_Complete o seguinte_
(a) Condense o parágrafo do texto citado iniciado por "Antes de se tornar a ficcionista", preservando seus fatos principais.
(b) Segundo o texto citado, em que universidade Natalia Borges Polesso fez sua dissertação de mestrado?

Desmontando a Literatura
Natalia questiona muito o modo como as mulheres que escrevem sao tratadas pelos literatos homens
Antes de se tornar a ficcionista que conhecemos, Natalia Borges Polesso estudou muito. O objeto em que hoje brilha: a literatura. A dissertação de mestrado na Universidade de Caxias do Sul lhe rendeu um ensaio que, vê-se ao lê-lo, pode ter ajudado muito a Natalia a ser escritora que é atualmente. As relações de poder e o espaço como região nos contos de Tania Jamardo Faillace (2011) vasculha ideias a partir de alguns contos de uma autora gaúcha que chegou, em determinada época, a gozar de prestígio e leitores e hoje (há dez anos, data do texto de Natalia, como agora, quando escrevo por aqui) está atirada ao esquecimento: longe dos compêndios (escolares ou não) que estudam literatura, sem leitores, murmurada aqui e ali por um ou outro dissidente. Nota-se que Natalia —escritora, mulher, admiradora da contista Tania— está mais incomodada que qualquer outro leitor de suas reflexões; Natalia questiona muito o modo como as mulheres que escrevem são tratadas pelos literatos homens (“uma série de enxovalhos” do crítico Guilhermino César para com a escritora Delfina, o julgamento seco, fatal e preconceituoso do romancista Graciliano Ramos para com sua par Rachel de Queiroz); e aponta no ostracismo de Tania a causa central, uma mulher. Uma autora viva morta em vida que a agudez analítica de Natalia busca trazer a alguma circulação.

_Informações fornecidas_
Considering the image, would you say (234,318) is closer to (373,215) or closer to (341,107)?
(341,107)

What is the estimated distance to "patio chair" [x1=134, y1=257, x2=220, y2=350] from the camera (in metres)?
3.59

_Respostas dos exercícios_
(a) Antes de se tornar ficcionista, Natalia Borges Polesso estudou literatura a fundo. Sua dissertação de mestrado na Universidade de Caxias do Sul resultou no ensaio As relações de poder e o espaço como região nos contos de Tania Jamardo Faillace (2011). O ensaio analisa contos dessa autora gaúcha, que já teve prestígio e leitores e hoje está esquecida, ausente dos compêndios. Natalia, escritora e admiradora de Tania, critica o tratamento dado às mulheres que escrevem pelos literatos homens. Cita como exemplos os enxovalhos de Guilhermino César contra Delfina e o julgamento preconceituoso de Graciliano Ramos sobre Rachel de Queiroz. Para ela, a causa central do ostracismo de Tania é ser mulher, e seu ensaio busca devolver a autora a alguma circulação.

(b) Na Universidade de Caxias do Sul.